Pada bacaan Injil kita hari ini sesungguhnya persiapan yang dimaksud bukan sekedar hal – hal praktis apa saja. Melainkan tentang gaya hidup. Mendadani “tampilan dalam” dengan cara membuka hatinya untuk belajar dari pengalamannya, dari alam sekitarnya, dan dari hukum-hukum Tuhan. Tentang gaya hidup: hidup dalam kekudusan pernikahan, menguasai hawa nafsu, memperlakukan saudara dengan baik, dan membangun hubungan yang baik dengan sesama.
Perumpamaan ini menyajikan gaya hidup gadis yang bodoh dan bijaksana. Menjadi aib besar bagi seorang gadis yang memasuki umur dewasa bila tidak sempat ikut meramaikan pesta pernikahan sebagai pengiring pengantin. Gadis yang bodoh teledor. Tidak membawa cukup bekal, sehingga kehilangan kesempatan berharga ikut mempelai untuk menjemput pengantinnya. Sebaliknya gadis yang bijaksana begitu teliti, berpikir jauh ke depan dan berjuang dengan gigih untuk tanggung jawab yang diembannya.
Kedatangan calon mempelai pria atau yang dimaksudkan di sini adalah ketika Tuhan datang kembali tidak bisa diduga. Dalam perumpamaan disampaikan betapa Kedatangan pengantin laki-laki tidak dapat diprediksi. Dapat tertunda atau lebih cepat disebabkan oleh tawar menawar tentang mas kawin yang belum selesai. Sementara itu gadis-gadis pengiring pengantin menunggu, mereka mengantuk, dan tertidur. Baik gadis-gadis yang bodoh maupun yang bijaksana. Kesepuluh gadis yang menunggu ada lelah, ringkih dan terbatasnya.

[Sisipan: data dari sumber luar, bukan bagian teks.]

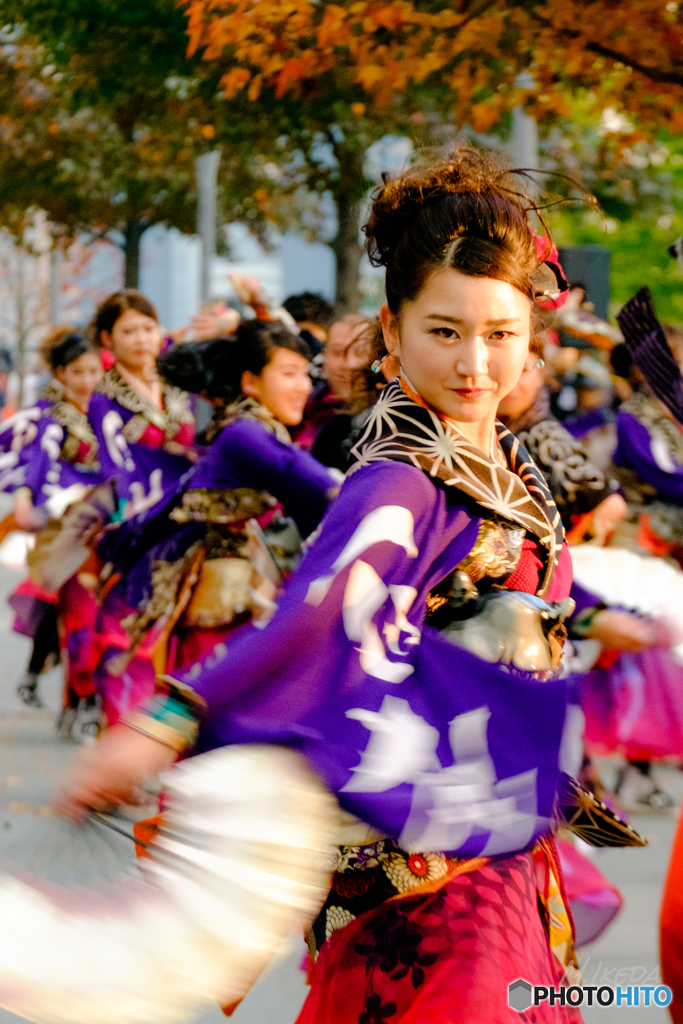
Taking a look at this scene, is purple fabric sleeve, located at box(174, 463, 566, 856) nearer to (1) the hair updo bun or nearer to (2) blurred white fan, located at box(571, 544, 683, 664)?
(1) the hair updo bun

Demikianlah kenyataan mengenai kedatangan Tuhan. Sudahkah kita memperhatikan segala kekuarangan kita? Dan mengatasinya dengan serius?

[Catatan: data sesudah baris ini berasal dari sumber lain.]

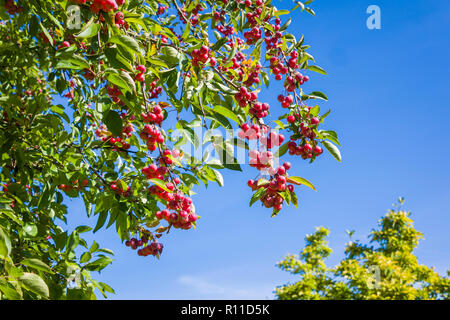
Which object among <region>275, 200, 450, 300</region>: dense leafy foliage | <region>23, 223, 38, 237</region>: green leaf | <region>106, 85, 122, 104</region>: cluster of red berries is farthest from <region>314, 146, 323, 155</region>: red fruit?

Kita diundang untuk konstan (bertahan). Konstan: tanpa persediaan minyak, obor mereka akan segera padam bahkan sebelum prosesi dimulai. Itu artinya bagaimana asupan spiritualitas harian kita? Refleksi spiritual harian kita seperti apa? Apakah konstan? Konstan: melibatkan diri secara penuh ke dalam situasi dan mengikuti kehendak Tuhan dengan sepenuh hati.